Our second call will focus on Data Releases for Genetic Data/Bioinformatics. Please add questions that you might have for this topic below. We will try and dig up answers/info related prior to the call (anyone can respond/add information here related to the topic). During the call we hope that users will share their previous experiences with data releases. Optionally, please put your name if you asked the question. 

 

  1. What are acceptable data repositories for sequence data? (Denise Akob)
  2. Are there any data models for capturing and storing molecular data? Has anyone used a Laboratory Information Management System (LIMS) in the management of molecular data?  How are other labs collecting and storing molecular data in a systematic/standardized fashion.  Are there any existing data models in the USGS community for capturing the gamut of molecular data (i.e. extractions, amplifications, PCR, sequencing, analyses, etc.)?  (Neil Baertlein)

10 Comments

  1. Here is the list that I have been pointing people to.  https://www2.usgs.gov/fsp/acceptable_repositories_digital_assets.asp  NCBI is considered a trusted digital repository.

  2. I need the most basic information since I haven't published under the USGS fundamental science practices before.   If we put our metadata in USGS publications Warehouse or one of the other repositories what form should that be in?  My guess is an original OTU table prior to any modifications such as rarifying, removing unassigned sequences, etc?  Or, do I put the OTU table in the format that I'll be working with and notate the modifications that were made.  With very large data sets is there anything I should know before attempting to upload an excel or txt file?  Would we also put our sequences in NCBI GenBank?  

    1. I will try to put together some examples before the next call.

      1. Hi, I hope to join you all tomorrow morning for the call.  I'm at the Alaska Science Center and would say that we have a fairly well-developed framework for microsatellite data, but of course would also like to expand and standardize with other labs for our NGS data.

        Could we discuss releasing "original OTU's" vs. "filtered OTU's?"  Our preference is to release only sequences used for analyses in journal publications with references to "filtered/processed/excluded" sequences handled via the metadata Lineage/Process Steps or Logical Consistency/Attribute Accuracy.  We have not seen absolute guidelines regarding sequences not used in current journal publications, which very well might be saved for later analysis/journal publication.  Is there official guidance on reporting requirements of extraneous sequences?

  3. I sent an email to data contacts at all ECO MA centers to find out if they have a LIMS in place or have looked into it.  I will compile all the replies I get for the call we have about data

  4. USGS publication on Data Releases:

    Chase, K.J., Bock, A.R., and Sando, Roy, 2017, Sharing our data—An overview of current (2016) USGS policies and practices for publishing data on ScienceBase and an example interactive mapping application: U.S. Geological Survey Open-File Report 2016–1202, 10 p., https://doi.org/10.3133/ofr20161202. (https://pubs.er.usgs.gov/publication/ofr20161202)

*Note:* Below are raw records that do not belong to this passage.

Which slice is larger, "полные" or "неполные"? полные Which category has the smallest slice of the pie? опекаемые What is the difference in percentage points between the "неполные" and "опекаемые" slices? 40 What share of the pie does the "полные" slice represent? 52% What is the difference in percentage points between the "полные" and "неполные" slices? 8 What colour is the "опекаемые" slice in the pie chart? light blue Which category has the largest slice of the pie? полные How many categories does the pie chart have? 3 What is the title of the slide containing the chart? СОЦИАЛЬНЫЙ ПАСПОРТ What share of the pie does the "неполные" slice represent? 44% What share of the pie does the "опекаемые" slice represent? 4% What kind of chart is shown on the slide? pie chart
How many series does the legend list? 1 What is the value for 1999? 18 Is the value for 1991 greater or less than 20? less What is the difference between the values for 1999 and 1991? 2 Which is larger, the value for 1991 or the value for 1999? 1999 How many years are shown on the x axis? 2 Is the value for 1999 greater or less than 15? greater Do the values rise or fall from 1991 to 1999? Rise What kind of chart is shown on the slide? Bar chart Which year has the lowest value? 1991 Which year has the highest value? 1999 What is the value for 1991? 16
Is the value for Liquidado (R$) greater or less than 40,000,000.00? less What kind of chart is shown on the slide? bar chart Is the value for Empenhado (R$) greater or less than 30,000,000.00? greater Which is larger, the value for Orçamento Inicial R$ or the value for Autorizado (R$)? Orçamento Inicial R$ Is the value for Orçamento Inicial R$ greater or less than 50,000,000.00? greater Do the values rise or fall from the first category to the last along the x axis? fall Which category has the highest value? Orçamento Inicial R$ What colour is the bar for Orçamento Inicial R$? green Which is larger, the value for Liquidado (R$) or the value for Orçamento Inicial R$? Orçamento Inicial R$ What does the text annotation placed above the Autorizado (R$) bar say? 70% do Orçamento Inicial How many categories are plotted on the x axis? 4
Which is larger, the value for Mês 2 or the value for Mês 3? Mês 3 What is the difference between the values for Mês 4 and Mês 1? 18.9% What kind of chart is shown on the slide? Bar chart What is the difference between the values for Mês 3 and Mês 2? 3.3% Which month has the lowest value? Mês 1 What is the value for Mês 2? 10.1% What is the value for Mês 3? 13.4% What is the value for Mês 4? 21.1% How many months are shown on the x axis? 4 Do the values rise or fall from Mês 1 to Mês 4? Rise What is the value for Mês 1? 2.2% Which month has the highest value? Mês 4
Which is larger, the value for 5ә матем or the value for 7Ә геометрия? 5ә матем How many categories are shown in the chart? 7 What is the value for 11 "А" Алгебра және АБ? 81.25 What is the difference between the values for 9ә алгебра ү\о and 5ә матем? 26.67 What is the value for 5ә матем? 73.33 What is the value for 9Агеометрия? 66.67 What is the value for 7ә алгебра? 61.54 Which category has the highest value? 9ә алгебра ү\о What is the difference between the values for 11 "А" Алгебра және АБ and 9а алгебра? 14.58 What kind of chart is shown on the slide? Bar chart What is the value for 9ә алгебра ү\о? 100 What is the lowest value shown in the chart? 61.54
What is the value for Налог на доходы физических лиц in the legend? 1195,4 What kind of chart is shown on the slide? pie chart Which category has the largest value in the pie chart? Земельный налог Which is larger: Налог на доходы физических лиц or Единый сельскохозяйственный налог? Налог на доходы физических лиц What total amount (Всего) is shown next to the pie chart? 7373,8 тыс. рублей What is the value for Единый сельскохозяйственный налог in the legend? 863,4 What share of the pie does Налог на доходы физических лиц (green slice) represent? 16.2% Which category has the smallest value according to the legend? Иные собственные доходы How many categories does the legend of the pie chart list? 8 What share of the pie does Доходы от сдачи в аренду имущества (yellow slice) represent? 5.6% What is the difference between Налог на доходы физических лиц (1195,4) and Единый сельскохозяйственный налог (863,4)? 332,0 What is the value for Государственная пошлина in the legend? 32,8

    The authors also gave a WebEx on this publication in the Water Sceince Field Team seminar series.  You can view it here: https://collaboration.usgs.gov/wg/wsft/Shared%20Documents/A%20Hero%27s%20Journey%20170222%20Presentation%20only%20(4).mp4

    Currently the ScienceBase file size limit for uploads is 10 GB per file.  
  5. Unknown User (dcoykendall@usgs.gov)

     I've attached a couple of texts that may be relevant.  This may be outside the purview of the bioinformatics group, because it is more how to organize directories so that data is easy to find and analyses are easy to reproduce.  The Yale paper is a broad scope discussion by a group of bioinformaticians about best practices of researchers, funding agencies, journal editors, so that data are robust and results reproducible.  It might be nice to have these as a guideline.

     

     

  6. I had a great conversation with Tim Quinn from OEI about the development or procurement of a LIMS.  He is hoping I can put together some user need stories and some steps folks have already taken looking into LIMS.  If anyone is interested in helping me draft this document please hit me up at jcnelson@usgs.gov

  7. Unknown User (dcoykendall@usgs.gov)

    Here is another paper that is more concise than the Chapter I posted.  Good ideas for organization of projects.

  8. The discussion on 3/21/17 was very helpful but it sounds like there might be need for further discussions related to data releases and archiving in the future. Please continue to post questions!

    Also, we are thinking about inviting Keith Kirk, lead BAO, to a CDI Bioinformatics call to discuss unique data release issues related to genetics/sequence data.